Action item — When writing out the entries below, keep only the lines from the line with "Arne Jacobsen Swan" to the line with "Tzuyu gây bão", both included, exactly as they are, and leave the pictures aside.

Stored data —
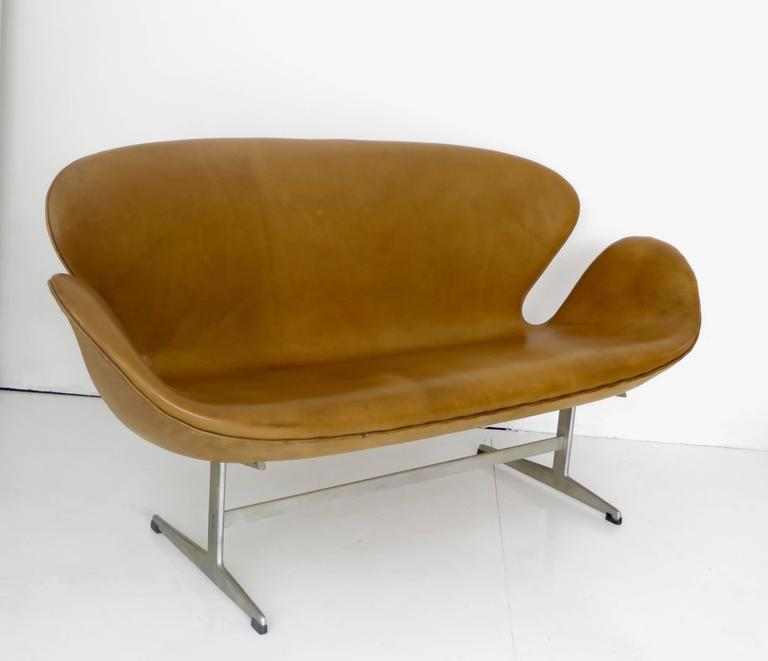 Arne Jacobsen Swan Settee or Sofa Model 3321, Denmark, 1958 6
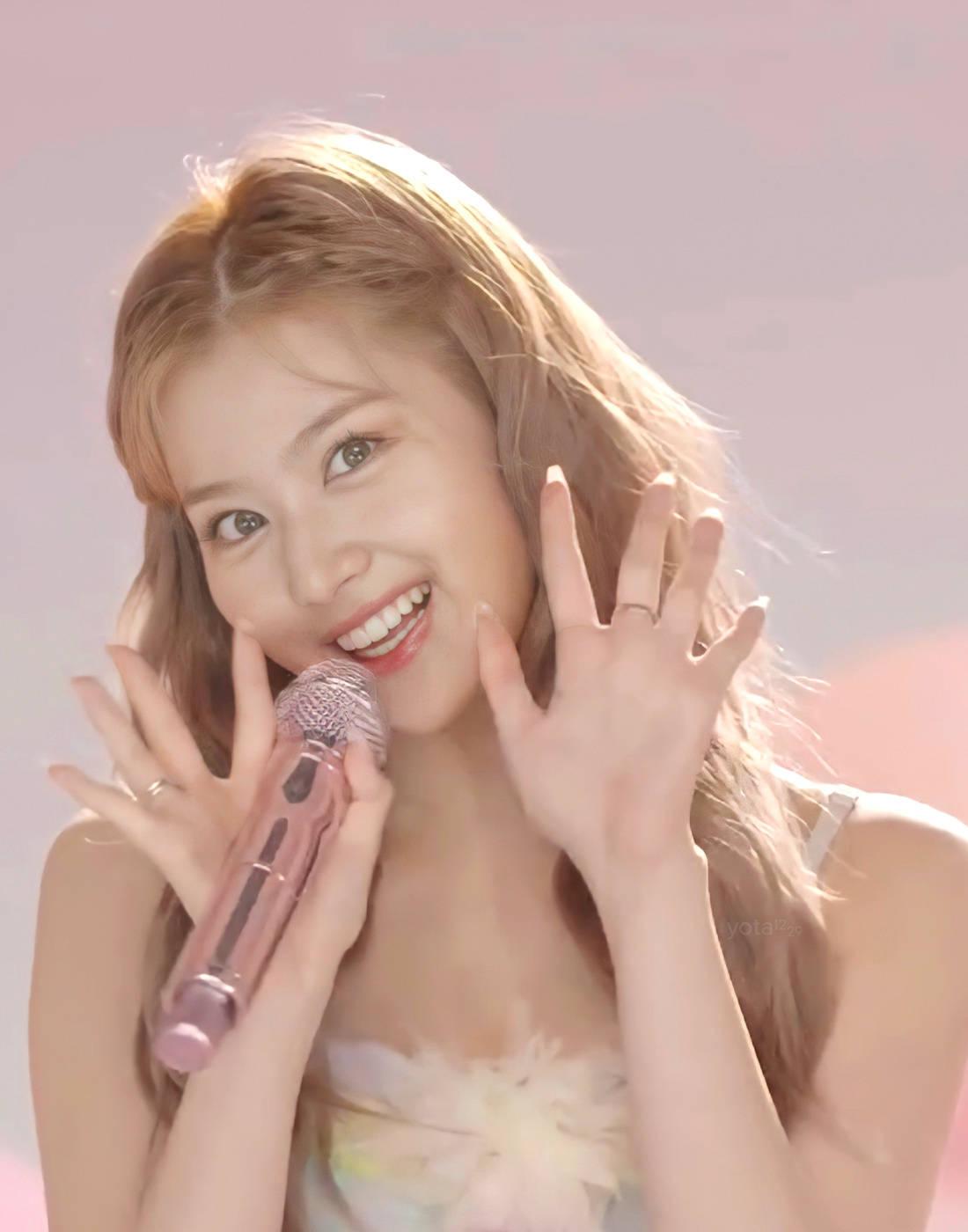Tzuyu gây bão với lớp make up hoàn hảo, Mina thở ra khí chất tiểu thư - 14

--

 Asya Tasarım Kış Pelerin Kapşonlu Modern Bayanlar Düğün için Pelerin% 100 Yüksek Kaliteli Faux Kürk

Result below —
 Arne Jacobsen Swan Settee or Sofa Model 3321, Denmark, 1958 6
Tzuyu gây bão với lớp make up hoàn hảo, Mina thở ra khí chất tiểu thư - 14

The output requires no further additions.